* WHAT IS REQUIRED: Could the data below please be reproduced word for word, without the pictures?
:: MATERIAL PROVIDED
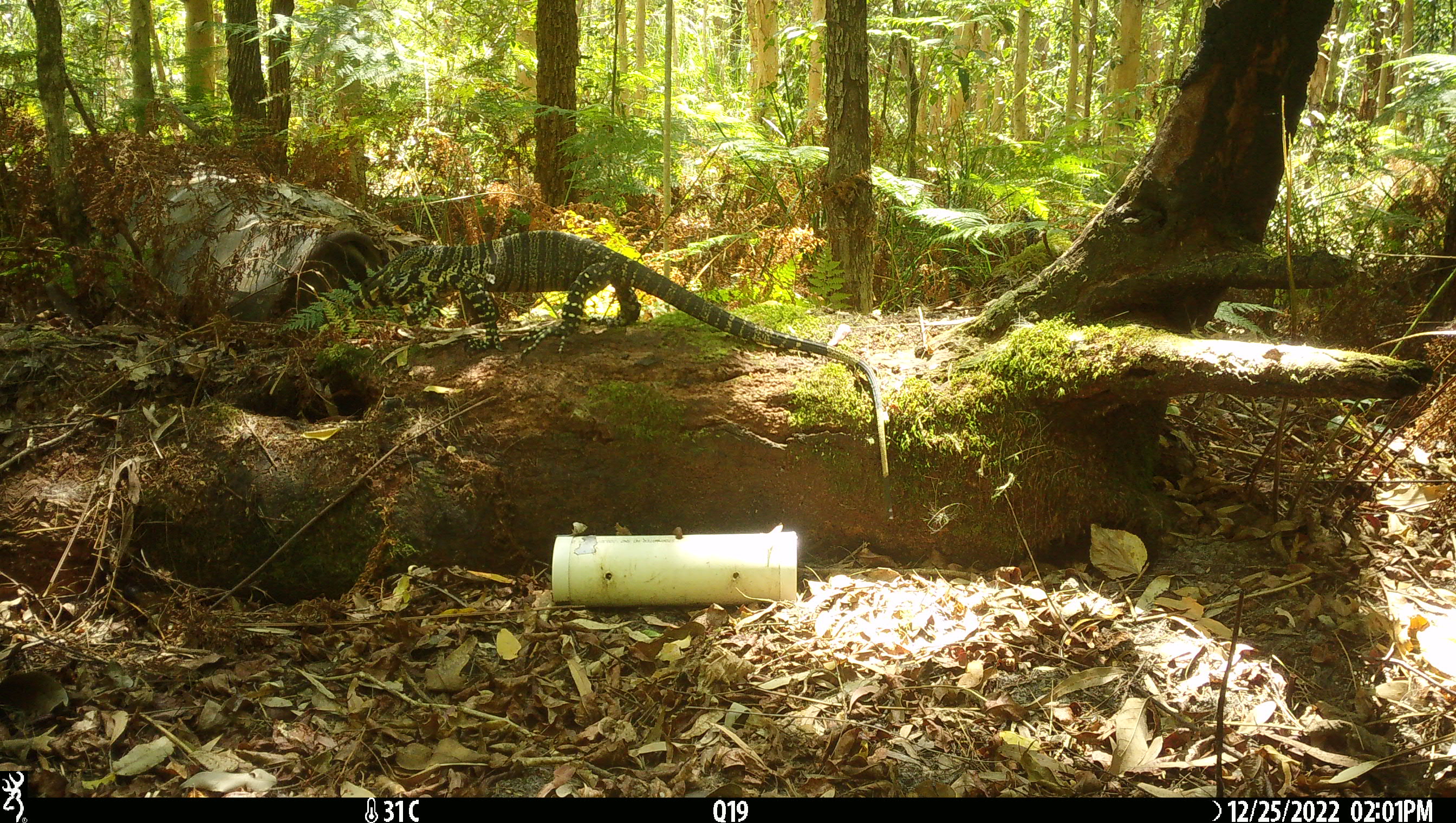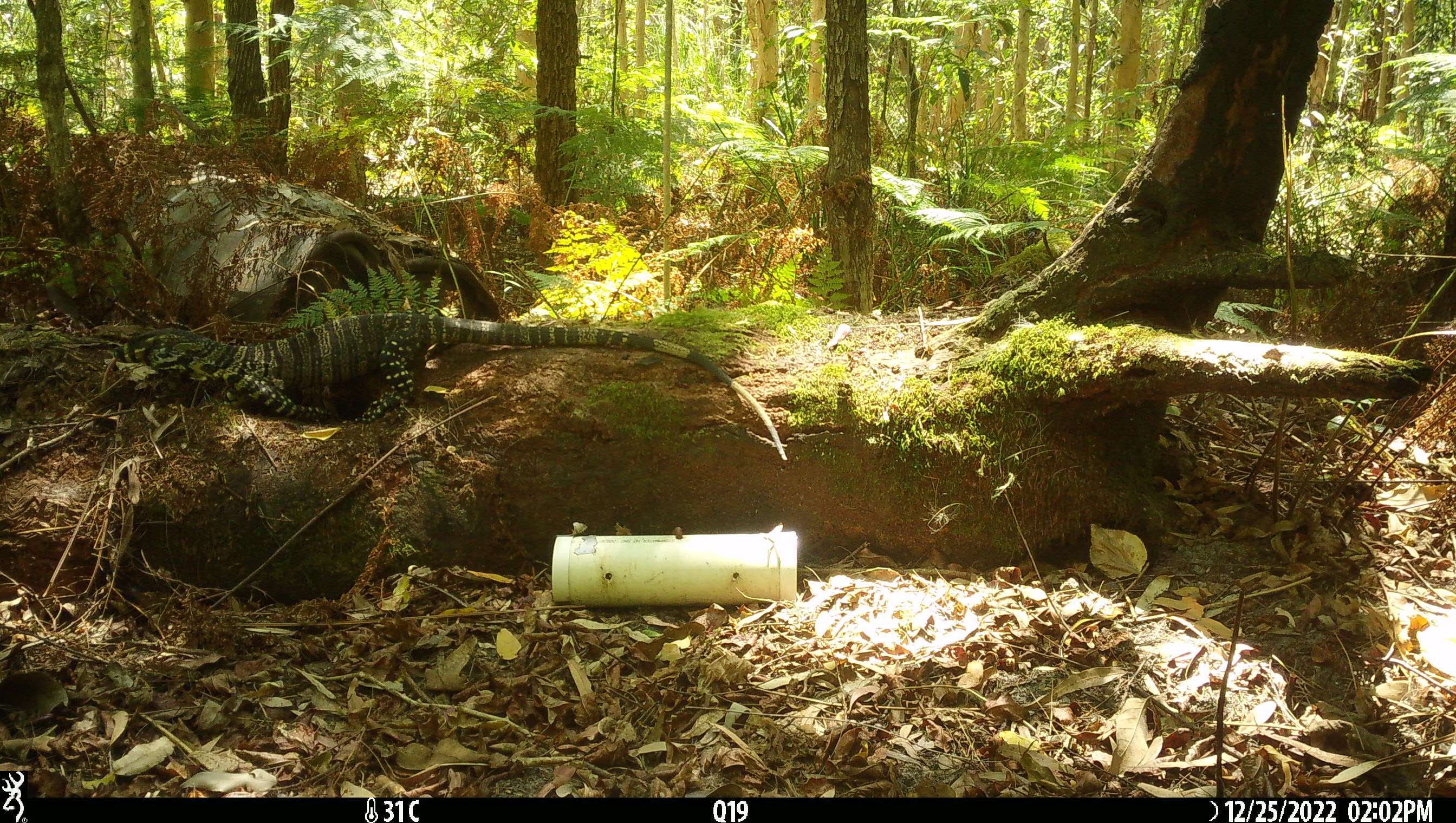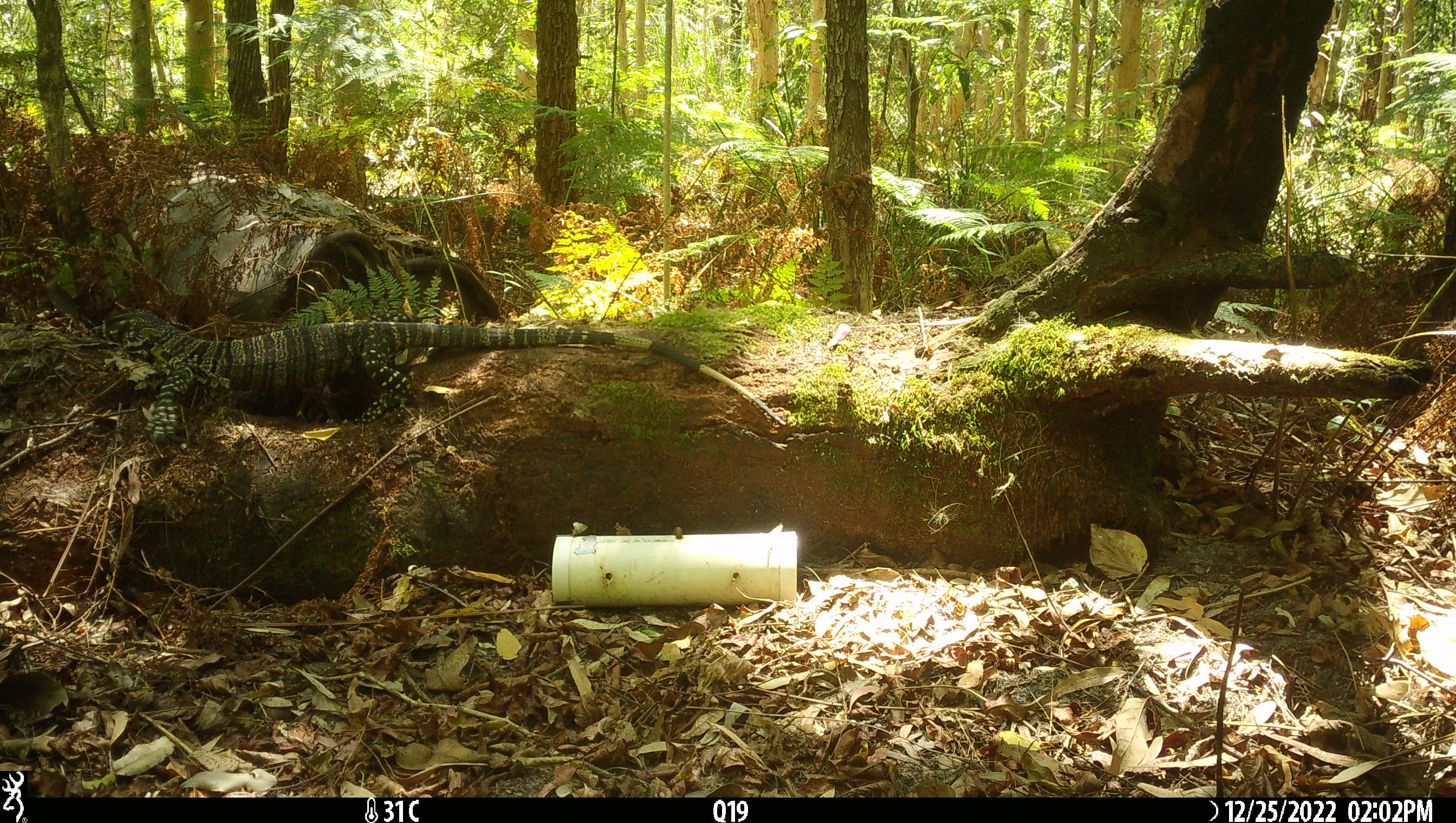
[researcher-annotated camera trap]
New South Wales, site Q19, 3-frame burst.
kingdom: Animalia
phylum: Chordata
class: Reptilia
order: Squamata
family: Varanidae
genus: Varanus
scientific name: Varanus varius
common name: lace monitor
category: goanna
::::
* ANSWER SPACE:
[researcher-annotated camera trap]
New South Wales, site Q19, 3-frame burst.
kingdom: Animalia
phylum: Chordata
class: Reptilia
order: Squamata
family: Varanidae
genus: Varanus
scientific name: Varanus varius
common name: lace monitor
category: goanna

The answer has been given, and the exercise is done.